Lol, I said I had both the Teslas and the red Supremes on hand. But the only one I actually sent in for testing is the red Supreme

 

[Le Junk]

[MENTION=145156]LeJunk[/MENTION] , haven't seen you post in a long time .

I thought the same thing ( ate my first roll around 94 in S. Louisiana ) so I took my holland import pills and powder and stored them away . Roughly 24 months of sobriety later and still none of the true rolling feeling that you describe. I really miss that clean, floating on air , loved up roll . The day after was always my favorite !

I do think age and stress does effect our serotonin levels . However , I don't here anyone describe rolling like pre 2000. I would trade all my personal stash for just 2 of those rolls !

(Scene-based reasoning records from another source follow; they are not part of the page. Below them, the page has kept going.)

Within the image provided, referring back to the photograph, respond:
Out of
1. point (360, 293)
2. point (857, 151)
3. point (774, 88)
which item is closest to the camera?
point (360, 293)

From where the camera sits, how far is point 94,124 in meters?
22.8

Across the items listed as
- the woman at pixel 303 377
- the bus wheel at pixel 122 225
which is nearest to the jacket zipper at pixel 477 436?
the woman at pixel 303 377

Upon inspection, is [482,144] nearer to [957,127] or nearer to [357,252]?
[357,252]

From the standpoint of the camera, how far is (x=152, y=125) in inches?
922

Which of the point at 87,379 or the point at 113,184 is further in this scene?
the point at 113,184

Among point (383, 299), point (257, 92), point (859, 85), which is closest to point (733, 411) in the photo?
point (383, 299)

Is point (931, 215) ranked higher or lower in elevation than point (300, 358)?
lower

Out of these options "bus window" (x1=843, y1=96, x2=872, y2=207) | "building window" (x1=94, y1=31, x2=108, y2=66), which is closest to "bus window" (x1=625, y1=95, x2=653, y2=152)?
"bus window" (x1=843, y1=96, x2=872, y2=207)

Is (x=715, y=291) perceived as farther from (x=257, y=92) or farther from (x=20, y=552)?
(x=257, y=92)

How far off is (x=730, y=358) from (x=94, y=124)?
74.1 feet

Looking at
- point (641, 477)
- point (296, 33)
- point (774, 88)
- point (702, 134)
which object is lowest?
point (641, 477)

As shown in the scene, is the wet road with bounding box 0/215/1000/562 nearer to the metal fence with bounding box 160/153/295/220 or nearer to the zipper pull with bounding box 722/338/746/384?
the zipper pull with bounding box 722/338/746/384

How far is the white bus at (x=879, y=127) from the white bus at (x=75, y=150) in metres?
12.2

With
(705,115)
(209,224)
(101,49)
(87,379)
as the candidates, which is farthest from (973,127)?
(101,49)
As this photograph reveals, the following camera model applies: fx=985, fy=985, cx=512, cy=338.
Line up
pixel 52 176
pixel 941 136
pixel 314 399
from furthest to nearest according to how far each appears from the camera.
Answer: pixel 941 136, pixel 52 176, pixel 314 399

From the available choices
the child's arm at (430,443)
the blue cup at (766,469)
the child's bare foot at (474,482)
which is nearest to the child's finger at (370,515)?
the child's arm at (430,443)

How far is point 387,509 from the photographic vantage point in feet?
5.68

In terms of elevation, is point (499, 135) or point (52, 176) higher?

Agreed 100%! I always see people describing they're comedowns on todays lab tested stuff as sketchy, trouble sleeping etc. On the old school stuff there was never any bad comedowns, no cracked out feelings, you always fell asleep like a baby and the next day was always incredible. I don't see anyone talking like that about todays stuff.

 

[Le Junk]

The orange teslas were ok, but I can assure you they are definitely nowhere near as good as the mitzubishes I had in 97. I found one a few weeks ago in an old mix cd, and the experience was equally as blissful as it was almost 20 years ago. So there goes your brain chemistry is different etc etc as you get older and all that bullshit.
Here are the differences -
Mitzubishes - huge pupils, blissed out feeling ... on top of world, extroverted and wanting to chat to everybody
Teslas - slightly dilated pupils, slight euphoria, relaxed feeling, slept like a baby. However did not particularly feel loved up or extroverted like on the mitzubishes.
However, I slept like a baby on the teslas and didn't feel cracked out at all, but the snapchats felt like a meth comedown (I stupidly took three of those because they didn't seem to be working, and all I got was a speedy buzz) All of my pills tested very well with marquis, and I don't believe my teslas were copycats as they had that trademark glow under uv light and tested purple with marquis.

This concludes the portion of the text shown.